Meningitis: Why College Students are so Vulnerable
University campuses across the country are seeing an outbreak of meningitis. Health officials most recently confirmed three cases of Meningococcal Disease at University of California, Santa Barbara. This comes after six Princeton University students and one campus visitor were hospitalized with the disease. Another New Jersey student from Monmouth University was also diagnosed with Meningitis in November.
Why an increase in meningitis outbreaks on college campuses?
“When you are in a situation with a whole bunch of people who share items like cups, water bottles, lipstick or engage in unhygienic behavior, it just magnifies the risk,” said Sankar Swaminathan, M.D., division chief of infectious diseases at University of Utah Health Care.
Meningococcal disease is bacterial and causes bloodstream infections and meningitis. College students, especially those living in residence halls, are prone to contracting the disease because of their close proximity to each other.

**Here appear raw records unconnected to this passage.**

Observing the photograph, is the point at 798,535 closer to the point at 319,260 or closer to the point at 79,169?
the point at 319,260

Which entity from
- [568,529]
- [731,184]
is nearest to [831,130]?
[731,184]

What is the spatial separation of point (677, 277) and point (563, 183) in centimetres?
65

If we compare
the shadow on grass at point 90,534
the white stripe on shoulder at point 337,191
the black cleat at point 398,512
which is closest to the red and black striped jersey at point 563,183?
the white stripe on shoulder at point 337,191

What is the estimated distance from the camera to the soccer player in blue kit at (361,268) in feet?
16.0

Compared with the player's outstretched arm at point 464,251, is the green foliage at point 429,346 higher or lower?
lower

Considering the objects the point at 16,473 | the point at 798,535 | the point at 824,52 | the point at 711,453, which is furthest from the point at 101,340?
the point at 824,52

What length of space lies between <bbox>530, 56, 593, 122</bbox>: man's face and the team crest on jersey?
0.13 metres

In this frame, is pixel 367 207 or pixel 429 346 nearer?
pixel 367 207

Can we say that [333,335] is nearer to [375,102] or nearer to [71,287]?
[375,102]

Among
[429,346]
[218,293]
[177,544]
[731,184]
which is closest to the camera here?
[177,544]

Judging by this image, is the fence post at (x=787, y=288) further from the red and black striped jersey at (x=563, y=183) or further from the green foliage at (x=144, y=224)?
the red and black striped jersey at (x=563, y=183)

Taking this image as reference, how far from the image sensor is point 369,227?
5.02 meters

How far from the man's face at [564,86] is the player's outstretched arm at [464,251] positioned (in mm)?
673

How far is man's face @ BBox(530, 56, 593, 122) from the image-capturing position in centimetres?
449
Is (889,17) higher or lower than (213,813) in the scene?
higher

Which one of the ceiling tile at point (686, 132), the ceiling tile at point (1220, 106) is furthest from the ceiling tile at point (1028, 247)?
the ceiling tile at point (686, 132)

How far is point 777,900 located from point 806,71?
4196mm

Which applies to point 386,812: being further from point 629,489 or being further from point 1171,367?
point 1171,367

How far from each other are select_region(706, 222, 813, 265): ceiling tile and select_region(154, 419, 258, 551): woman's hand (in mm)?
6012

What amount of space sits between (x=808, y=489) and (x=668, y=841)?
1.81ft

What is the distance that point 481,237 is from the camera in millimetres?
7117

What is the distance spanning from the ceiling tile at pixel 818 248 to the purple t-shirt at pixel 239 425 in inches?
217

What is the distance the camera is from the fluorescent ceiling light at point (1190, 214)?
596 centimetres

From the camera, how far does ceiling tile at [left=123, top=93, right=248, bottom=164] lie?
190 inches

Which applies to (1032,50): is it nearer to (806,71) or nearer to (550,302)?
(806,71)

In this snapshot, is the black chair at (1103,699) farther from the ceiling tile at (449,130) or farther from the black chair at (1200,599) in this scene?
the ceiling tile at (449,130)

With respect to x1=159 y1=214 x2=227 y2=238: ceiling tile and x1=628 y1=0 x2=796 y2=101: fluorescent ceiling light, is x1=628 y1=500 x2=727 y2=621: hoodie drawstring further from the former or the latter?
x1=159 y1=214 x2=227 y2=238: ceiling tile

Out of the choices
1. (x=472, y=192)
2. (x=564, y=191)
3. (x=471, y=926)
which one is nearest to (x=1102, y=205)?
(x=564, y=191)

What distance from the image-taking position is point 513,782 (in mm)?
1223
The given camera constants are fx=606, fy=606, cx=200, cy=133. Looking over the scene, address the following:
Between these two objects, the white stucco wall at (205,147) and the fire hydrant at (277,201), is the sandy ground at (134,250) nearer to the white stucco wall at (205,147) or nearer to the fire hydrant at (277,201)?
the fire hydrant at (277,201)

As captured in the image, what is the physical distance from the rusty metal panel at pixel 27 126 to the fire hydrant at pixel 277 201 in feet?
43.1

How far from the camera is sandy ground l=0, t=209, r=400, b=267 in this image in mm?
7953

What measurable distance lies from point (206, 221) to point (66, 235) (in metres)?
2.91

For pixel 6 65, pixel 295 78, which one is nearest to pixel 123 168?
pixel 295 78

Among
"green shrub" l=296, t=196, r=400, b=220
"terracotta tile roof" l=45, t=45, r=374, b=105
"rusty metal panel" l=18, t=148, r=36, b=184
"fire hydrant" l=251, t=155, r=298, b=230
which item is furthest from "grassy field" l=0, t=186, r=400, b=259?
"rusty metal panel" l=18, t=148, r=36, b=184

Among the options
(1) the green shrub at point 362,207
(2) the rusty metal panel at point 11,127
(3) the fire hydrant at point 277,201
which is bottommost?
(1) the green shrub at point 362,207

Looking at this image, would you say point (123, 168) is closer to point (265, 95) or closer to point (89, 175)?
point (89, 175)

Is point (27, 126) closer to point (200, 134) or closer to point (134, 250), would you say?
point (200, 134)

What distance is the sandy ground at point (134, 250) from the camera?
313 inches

In the face of the meningitis outbreaks, Princeton University will begin offering students a vaccine that not approved in the United States. The Centers for Disease Control and Prevention and Food and Drug Administration gave the green light last week to allow the use of Bexsero, a type B meningitis vaccine. The vaccine is only licensed in Europe and Australia. “Students will remain at high-risk until the disease has run its course. This vaccine will help protect students who have not been exposed,” said Swaminathan.
It’s easy to mistake the early signs of meningitis for the flu. Both have symptoms that include a high fever, vomiting and nausea. But according to Swaminathan anytime a high fever is accompanied by a severe headache you should see a doctor right away. Other symptoms of meningitis also include confusion, stiff neck, seizures, sleepiness, and sensitivity to light.
To avoid getting the illness, Swaminathan advises such precautions as washing your hands frequently, not sharing utensils, drinks and other items that might be used in close proximity to someone’s mouth.